I am continuing on my quest to read the entirety of the Jack Ryan/John Clark canon as written by Tom Clancy, following the chronological order of the story. The most recently completed book is The Hunt for Red October, which is actually the first book Clancy wrote. I love the description of Clancy that appears at the end of the book:
He has had a private chat with the President of the United States who proclaimed himself to be an avid fan of The Hunt for Red October. He has lunched with the White House staff. His novel has been a top seller at the Pentagon. Yet the author in question is neither a former intelligence nor naval officer. Rather, Tom Clancy is an insurance broker from a small town in Maryland whose only previously published writing was a letter to the editor and a three-page article about the MX missile. Clancy always wanted to write a suspense novel, and a newspaper article about a mutiny on a Soviet frigate gave him the initial idea for Red October. He did extensive research about Soviet-American naval strategies and submarine technology. Then, in the time he could spare from his insurance business, Clancy sat down at his typewriter and wrote. The rest is history…
Red October was the first Clancy novel I read, after I attempted to read Clear and Present Danger and found it a bit too complicated. (This was when I was in 7th or 8th grade, I believe). After reading this one, though, I was hooked, and quickly sought out the other books. Today I own 9 of the 13 novels in the series and after reading Without Remorse (given to me by a friend who didn’t want to keep it), I decided to read the rest of the series. I love this book. It is everything a first-time suspense novel should be. Clancy doesn’t give away the end early in the story, even though he has ample opportunities to do so. The plot moves quickly but jumps around to keep the reader engaged and trying to keep track of everything that is happening. It isn’t Clancy’s best novel, to be sure, but it is still a great story.

→ TASK GOAL
Extend the post about reading The Hunt for Red October, starting after its final sentence. The records that come next are not needed for this work.

→ DATASET EXTRACT
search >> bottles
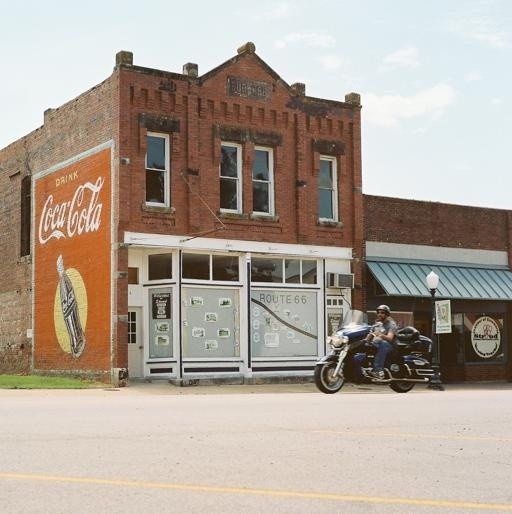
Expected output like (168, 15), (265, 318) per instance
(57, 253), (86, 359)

==

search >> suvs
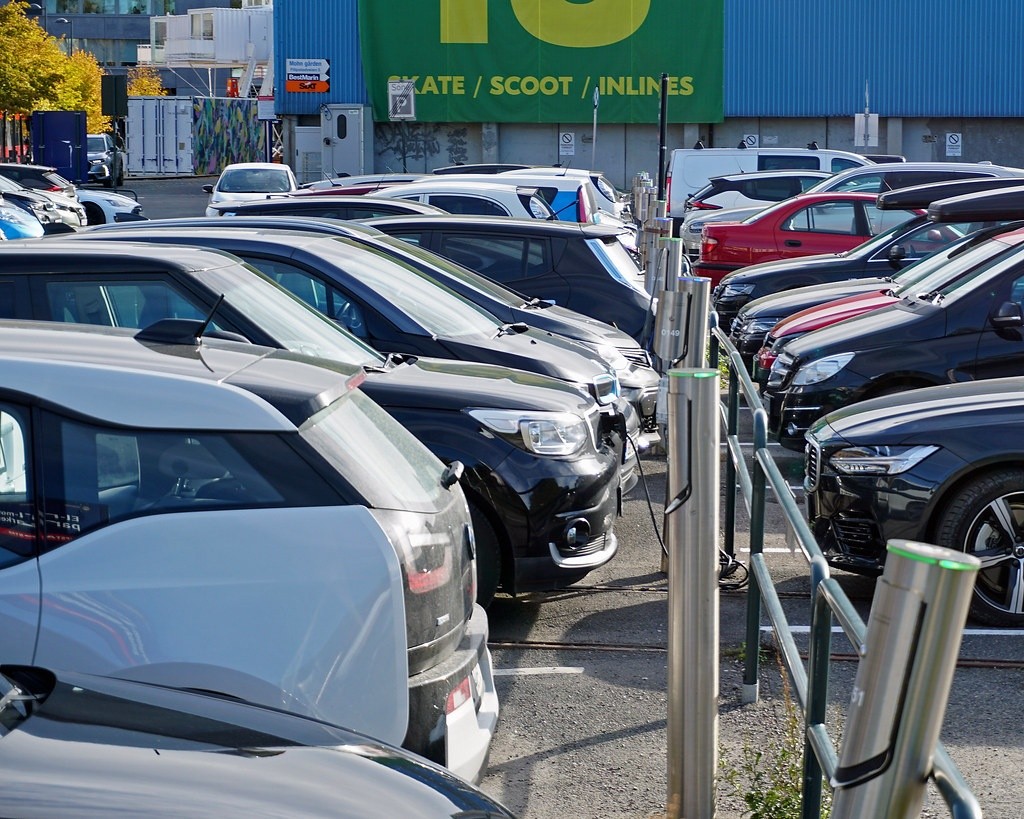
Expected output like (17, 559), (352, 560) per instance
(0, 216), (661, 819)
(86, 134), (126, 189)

→ RESPONSE
It takes place in the midst of the Cold War between the US and the Soviet Union. A Soviet submarine commander, Marko Ramius, has decided to go rogue and is attempting to steal a brand-new submarine and deliver it and himself to the United States. The Soviets learn about it and send its entire fleet after him in a search-and-destroy mission. At the same time, the US has learned about the attempted defection, and are sending their fleet out to bring him (and the sub) safely in.
The thing I find most interesting in the story is the description of the American response to the Soviet Union in general. As I mentioned in the comments of my previous summer reading post, Tom Clancy is clearly an American Exceptionalist who grew up in the turmoil of American-Soviet tensions. Everything he writes is pro-America, pro-American intelligence services, and pro-American military. I’m okay with this; I think it is impossible for an author to not write with a bias, and those who attempt to do so tend to write boring stories. At least, that has been my experience with the many thousands of books I have read. The author has to have a purpose in writing, and that purpose is his or her bias. Clancy’s purpose is to write a suspense story that shows why America is superior. Of course, he also throws in shout-outs to our allies, but it is still the Americans who win the day.
It would be interesting to read pro-Soviet fiction as a counterbalance to Clancy’s stories, but I don’t know if any such books exist. My only exposure to Russian literature has been a few attempts at Tolstoy, but I’ve never actually completed any of his books. I’ve also read most of Ayn Rand’s works, but hers are certainly not Russian lit. Maybe I’ll explore this train of thought later; for now, I am going to continue through my Clancy reading and then find something else.
Hopefully I won’t be boring anyone with my summer reading but, then, my main purpose in blogging is for personal reflection and recording, not for gaining an audience. (That being said, I certainly appreciate those who come and read my musings and those who comment, as well.)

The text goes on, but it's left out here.